Rodríguez Sánchez e colleghi hanno poi utilizzato il modello così ottenuto per mettere in piedi delle simulazioni che permettessero di valutare quali fattori influenzano maggiormente la decisione dei migranti di mettersi o meno in viaggio. Fra quelli presi in considerazione ci sono appunto le attività di ricerca e salvataggio organizzate da enti privati o governativi, i fattori climatici, la situazione dei conflitti e in generale della violenza nei Paesi di appartenenza, la situazione lavorativa ed economica.
Cosa influenza le scelte dei migranti
Come anticipato, non è stata trovata alcuna correlazione fra le attività di ricerca e salvataggio e le variazioni nel numero di traversate. I fattori che influenzano, in un verso o nell’altro, la volontà dei migranti di intraprendere il proprio viaggio sono altri: cambiamenti nell’intensità dei conflitti, catastrofi naturali e prezzi delle materie prime sono alcuni di essi.
Anche l’aumento delle intercettazioni e dei rimpatri da parte della guardia costiera libica, verificatosi a partire dal 2017, sembra aver influito sul numero di tentativi di traversata, in questo caso riducendoli.
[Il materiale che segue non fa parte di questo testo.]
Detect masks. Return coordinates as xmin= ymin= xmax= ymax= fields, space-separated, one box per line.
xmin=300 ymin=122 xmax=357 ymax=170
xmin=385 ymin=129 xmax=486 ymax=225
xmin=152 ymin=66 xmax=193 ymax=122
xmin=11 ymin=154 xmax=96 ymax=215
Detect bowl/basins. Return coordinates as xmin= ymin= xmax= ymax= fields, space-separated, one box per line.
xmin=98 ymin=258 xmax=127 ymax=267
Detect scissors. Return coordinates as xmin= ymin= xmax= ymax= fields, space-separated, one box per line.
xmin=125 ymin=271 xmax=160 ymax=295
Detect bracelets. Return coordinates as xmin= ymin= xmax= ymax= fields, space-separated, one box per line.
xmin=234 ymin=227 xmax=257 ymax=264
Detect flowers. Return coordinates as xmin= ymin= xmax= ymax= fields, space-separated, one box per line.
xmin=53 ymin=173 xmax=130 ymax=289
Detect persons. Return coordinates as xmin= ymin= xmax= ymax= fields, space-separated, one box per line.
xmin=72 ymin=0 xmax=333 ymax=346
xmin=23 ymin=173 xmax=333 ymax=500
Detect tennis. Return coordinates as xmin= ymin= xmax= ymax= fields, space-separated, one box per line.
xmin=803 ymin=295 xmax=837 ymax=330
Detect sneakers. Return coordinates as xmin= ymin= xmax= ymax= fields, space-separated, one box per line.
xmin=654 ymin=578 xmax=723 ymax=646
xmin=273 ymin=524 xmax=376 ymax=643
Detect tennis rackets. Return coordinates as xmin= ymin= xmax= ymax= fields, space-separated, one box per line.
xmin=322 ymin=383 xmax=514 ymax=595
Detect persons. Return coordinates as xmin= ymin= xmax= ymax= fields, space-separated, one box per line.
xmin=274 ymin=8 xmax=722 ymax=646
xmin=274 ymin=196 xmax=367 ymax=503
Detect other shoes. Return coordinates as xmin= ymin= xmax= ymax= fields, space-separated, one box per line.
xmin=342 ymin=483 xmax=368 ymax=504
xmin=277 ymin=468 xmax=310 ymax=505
Tuttavia, sottolineano gli autori, questo fenomeno ha coinciso anche con un peggioramento delle condizioni di vita dei potenziali migranti, inteso dal punto di vista del rispetto dei diritti umani, durante le fasi di intercettazione, rimpatrio e reclusione all’interno di centri detentivi. “Sebbene le politiche di esternalizzazione possano servire a scoraggiare o reindirizzare la migrazione irregolare, quantomeno nel breve termine, – si legge nell’ultima sezione dell’articolo – tali politiche non hanno effetto sui fattori strutturali che influenzano un determinato flusso e possono costringere i potenziali migranti a intraprendere percorsi più pericolosi”.